The fullness of time

It is so easy to lose yourself when you are sick. In the beginning, you are two beings, you and your illness. Together but separate. Independent.   Slowly, you bleed together. And then one day you are contained in this diseased vessel and everything is harder and you can’t get out. Every choice you make, every tiny decision, matters. Everything has consequences.

I have been mulling my GI surgery for several weeks. This is such a nuanced situation. Each solution has its own consequences. None of the options are benign. I always made my health decisions right away. Whatever my gut feeling is, that is my decision. Then I spend a few weeks justifying it to myself and making myself feel better about it. It’s sort of a weird quirk of mine.

That didn’t happen this time. I think about it all day, every day. It makes everything else seem more difficult, this looming decision and impending consequences of my choice.

I am terrified that I will choose wrong and the consequences will harm me. I’m also terrified that what I didn’t choose could have helped a lot. It is hard to know, especially for someone like me, with multiple unusual conditions, and big dreams. I count my big dreams as one of my conditions, something that must be accounted for. I have to be able to live with my choice.

After much research and discussion with my relevant specialists, I have decided on a surgical option. I am having some tests repeated in a couple of weeks, but they are merely to confirm what I already know. Almost exactly two years after I had my colostomy placed, I will be having the entirety of my colon removed save for a little bit of salvageable rectum. My small intestine will be connected directly to the rectal tissue and my ostomy will be reversed. If this fails, I will have a permanent ileostomy and accompanying nutrition problems for life, made worse by the fact that I can’t eat many of the foods used to mitigate this issue.

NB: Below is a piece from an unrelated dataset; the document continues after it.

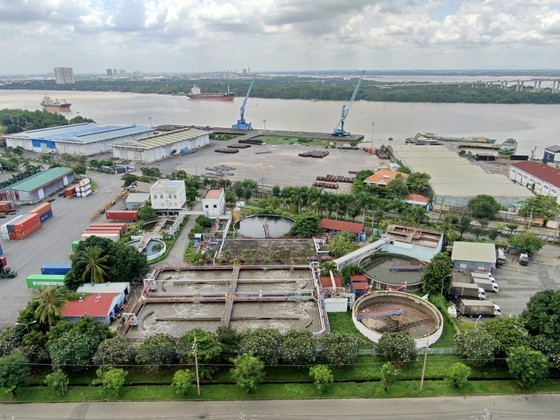 HCMC oriented around model of green and clean EPZs-IZs ảnh 1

In the fullness of time, all your choices either fade into the ether or are absorbed into your being.   If I choose wrong, it will become a part of me or become insignificant. Nothing is absolute. These choices become part of the constellation of our lives and you can follow the stars all the way through the story.

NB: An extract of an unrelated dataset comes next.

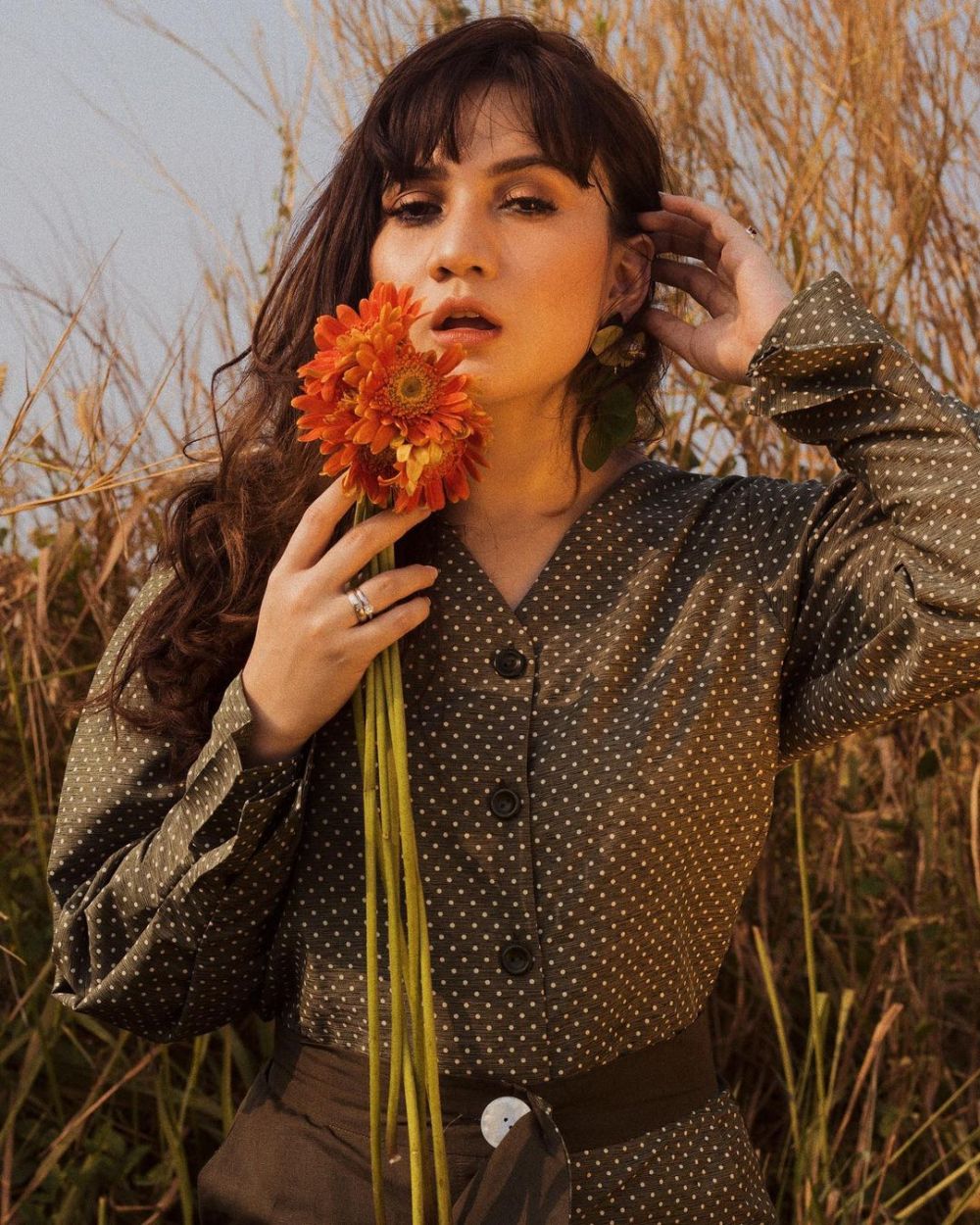 potret sahabat sherina di film  © instagram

I wish everything wasn’t so hard right now. I feel like I am in the middle of a raging storm, the kind you get in New England summers, when the humidity is too much and the sky unleashes it. I’m standing in the downpour, lightning whipping and thunder crashing around me. It is awesome and terrifying. It feels like change.

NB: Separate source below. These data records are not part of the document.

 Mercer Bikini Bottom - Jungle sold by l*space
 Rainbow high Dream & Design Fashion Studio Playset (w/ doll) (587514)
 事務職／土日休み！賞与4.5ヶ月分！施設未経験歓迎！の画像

And I’m scared. But I’m still here.

6 Responses

  1. Bob Haven February 26, 2015 / 2:10 am

    Prayers for you Lisa… Keep us updated on what you decide to do and how your doing.

  2. Michele Palley February 26, 2015 / 2:41 am

    You are such a wise lady so I’m sure you have had multiple opinions? If not…might be good to do first since its such a big decision. But either way…I wish you peace and a speedy recovery along with feeling so much better once healed. Big hugs.

  3. Emmi Dack February 26, 2015 / 7:51 am

    I can sympathise with the turmoils of decisions about surgery. I am currently seeing a mast cell specialist in the UK. I have had a tryptase test, which was normal, and as I do not have urticaria pigmentosa he feels I do not have systemic mast cell disease. To rule out a problem with oesinophils, I am now doing a weight and temperature chart and need to get my blood checked as soon as I start swelling – that might be tricky if it’s a weekend or evening! I have a long history of food and multiple chemical sensitivities and GI problems.
    I have a clinical diagnosis of Cowden’s syndrome, which predisposes those affected to develop benign /malignant tumours. There is an associated high breast cancer lifetime risk for women of 85%, and I did develop a high grade breast tumour and then went on to have pre-cancer of the uterus. Following my last surgery, I was told to avoid histamine-releasing drugs as I had a reaction during surgery. I had a very difficult recovery and had brain MRIs as I developed some weird migrainous/visual problems. The thought of future surgery is scary, especially as it might be looming on the horizon.
    Recently, there was a research article which discussed a case of systemic mastocytosis in the context of Cowden’s:http://www.ncbi.nlm.nih.gov/pubmed/25059215#. Unfortunately, I had to pay patient access for a copy and cannot pass it on. I have noticed that there are several members of the Cowden’s FB groups who have food/chemical sensitivities, and some are on a mast cell stabilser drug.

  4. Mark Beckwith February 26, 2015 / 8:53 am

    Dear Lisa, you are so bold. Take our encouragement with you as you step into the unknown. We love you.

  5. Traci February 26, 2015 / 11:43 am

    Hugs and prayers going out to you!!!

  6. liz February 26, 2015 / 3:02 pm

    Prayers for you Lisa!!! We are all thinking of you!